Она просветлела лицом, обращаясь к миллионам зрителей.
– С вами Мэри Джейн из Звездных новостей. Я стою среди ветвей гигантского дерева на планете Прерия, за сносом которого вам уже довелось наблюдать, а рядом со мной – тот самый герой, что взял на себя эту невероятно трудную задачу, мистер Томас Стронг! Он согласился ответить на мои вопросы, чтобы вам стало ясно, кому такое по силам. – Она повернулась к Стронгу. – Вы всегда этим занимались, мистер Стронг?

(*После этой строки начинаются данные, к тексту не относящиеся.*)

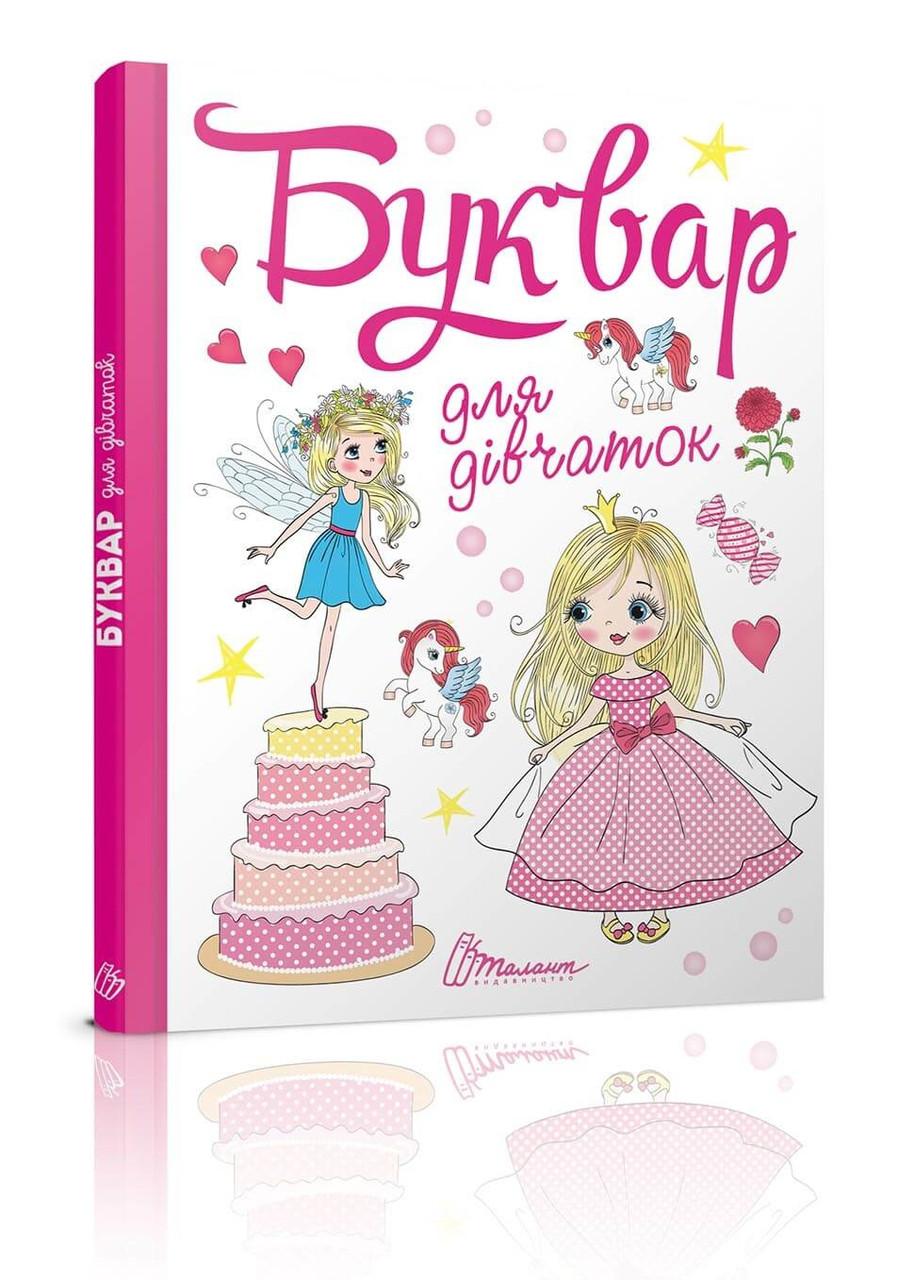 Букварик для дівчаток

Болезненно ощущая внимание миллионов глаз и еще болезненнее – присутствие женщины, он с трудом выдавил отрывистое «Да».
– Как получилось, что выбрали именно вас?
– Вообще-то нас трое, и когда предстоит валить что-то большое, мы тянем травинку, – пожал он плечами, чувствуя себя глупее некуда. – Я вытянул длинную…

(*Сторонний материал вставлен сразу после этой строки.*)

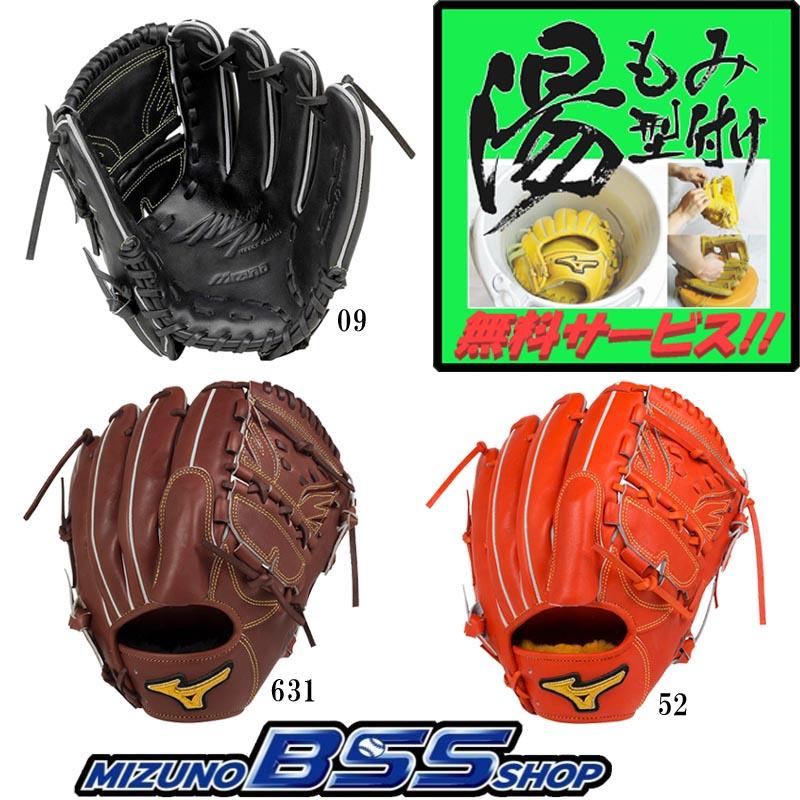 送料無料 BSS限定 ミズノプロ 野球 硬式グラブ/グローブ フィンガーコアテクノロジー 投手用 高校野球ルール対応 1AJGH16101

– Как интересно! – Против всякого желания, в ее голосе прозвучала ирония – наверное, по привычке. – Вы были рады? Работы тут, чувствуется, невпроворот – просто ужас, а не дерево!
Оглянувшись на окружающую красоту, Стронг снова пожал плечами.
– Я вовсе не так его воспринимаю… Страшно немного, только и всего. Вот жнецы – да, они это дерево просто ненавидят.
– И их можно понять! – подхватила Мэри Джейн и подмигнула зрителям. – Наш отважный герой снисходителен, но вы еще увидите, какие беды причиняет оно чудесным домикам, в которых жнецы поселились, когда прибыли сюда… Скажите, мистер Стронг, чем вы занимались до того как стали древорубом?
– Учился.
– В школе?
– В колледже.
Она глянула с удивлением. На Одуванчике речь о его прошлом не заходила, как, впрочем, и о ее. Том уже знал или догадывался, что она за женщина, и не хотел никаких подробностей. Ее же самой было известно лишь то, что он вырос где-то на Земле в тех же краях, что и Пик.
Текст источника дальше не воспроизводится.